There was a brief spell of silence.  There was also darkness so absolute that even if there was any light, it was impossible to see.

“Well, Wordson?” a question finally came.

“Well bloody what, Starson?” a reply followed.  The question and the reply played hide-and-seek for a while, as they often do, and then found each other.

“Do you see anything?”

“No.”

“Are you sure?  Try looking at little to the right.”

“You can't see anything in this bloody darkness,” said Wordson.  “You ought to be able to tell.”

“I'm afraid I forgot my glasses.”

“Starson, you bloody fool.  We've gone too deep.  Even if we saw anything here we couldn't understand it anyway.  Next time, stick to the surface.”

“Can't,” Starson said, dispirited.  “They slickened it.”

“Can we just return to our quarters now?  I'm getting a bloody headache.”

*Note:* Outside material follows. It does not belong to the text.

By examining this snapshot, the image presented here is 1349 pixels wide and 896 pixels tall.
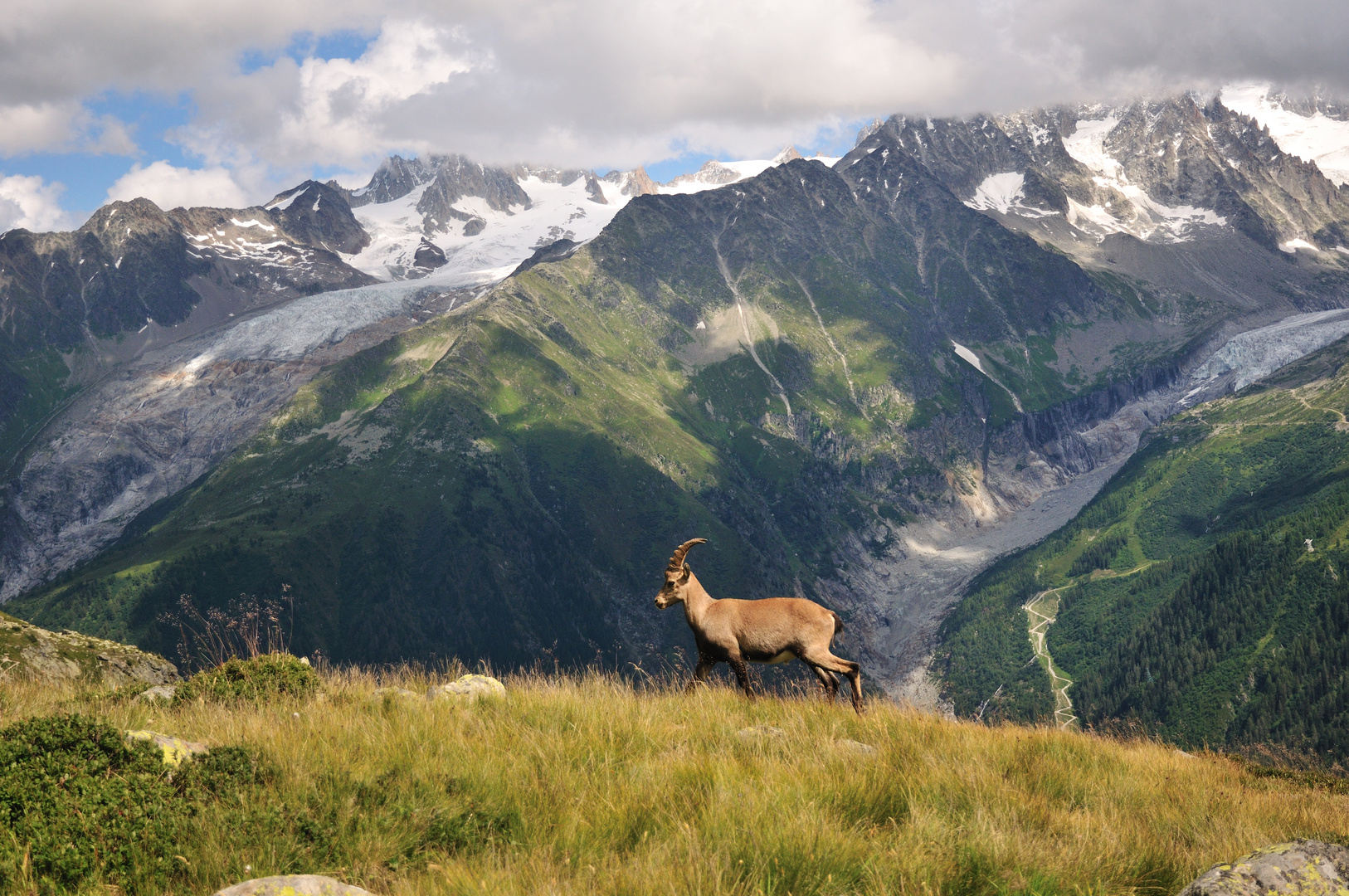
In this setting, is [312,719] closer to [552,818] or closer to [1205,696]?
[552,818]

“Right, right,” said Starson and returned them to their room.  Fire merrily crackled on in the fireplace and the clock struck six thirty.  On the coffee table before Wordson's plush leather chair a note lay that previously wasn't there, pinned under an empty silver tray: “Stopped by to serve tea while you were out.  Shall return tomorrow.  Mrs. Mopson.”

“Bloody hell,” Wordson gasped, clutching his chest, and sank into his chair in dispair.